Zuidnederlands Woordenboek

Walter De Clerck (1981)

Gepubliceerd op 03-02-2023

overeen

betekenis & definitie

1. Over elkaar; soms bep.: op elkaar; - met de armen, de handen overeen zitten, over elkaar, ook: niets doen, zitten te niksen, enz.

2. Tegenover elkaar: wij zaten overeen, (tegen)over elkaar.

Sam.: In Vl.-België komen versch. met overeen- gevormde, scheidbare ww. voor, die in de standaardt. niet (meer) in gebruik zijn.

Hieronder worden slechts enkele voorb. opgesomd: zie verder de dialectwdb. en WNT XI, 1673-1674.

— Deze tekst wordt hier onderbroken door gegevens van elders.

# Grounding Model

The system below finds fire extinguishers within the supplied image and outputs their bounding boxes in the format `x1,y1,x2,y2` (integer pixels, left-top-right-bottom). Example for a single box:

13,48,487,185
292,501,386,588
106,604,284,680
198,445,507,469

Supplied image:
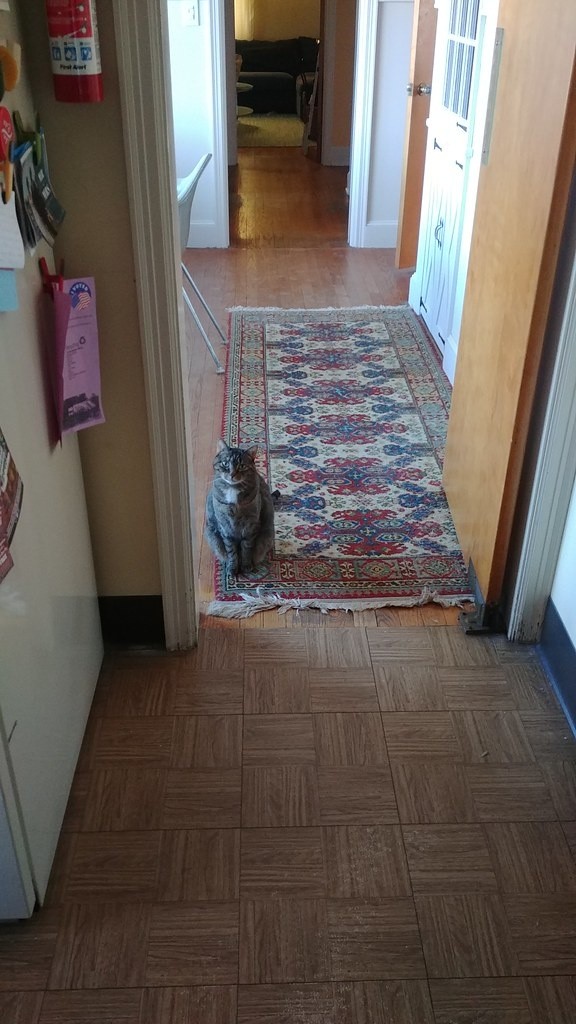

- overeengroeien, over elkaar groeien;
- overeenhangen, (iets) (tegen)over elkaar hangen;
- overeenhouden, (de armen) over elkaar houden;
- overeenleggen, (de handen) over elkaar leggen (Hij legt daarbij zijn handen overeen op zijn borst, TEIRLINCK 1952, 2, 2);
- overeenliggen; overeenslaan (Doodbeschaamd zat ik met overeengeslagen armen voor me te kijken, zonder nog te weten wat er aan de hand was, CLAES 1950, 39);
- overeenstaan, in rep en roer zijn (Daar vloog opeens de Witte zijn voet zo krachtig tegen de open handen van Fompe dat de vijf en dertig marbels de lucht in vlogen, .... ’t gaf een lawaai of opeens al de ruiten werden ingegooid; de klas stond heel en al overeen, de slaperigheid was er met de slag uit, CLAES 1955, 183);
- overeenzetten, (tegen)over elkaar zetten, ook: op stelten zetten (’t Was dus weer die verdommelijke wittekop die de klas overeengezet had, CLAES 1955, 118).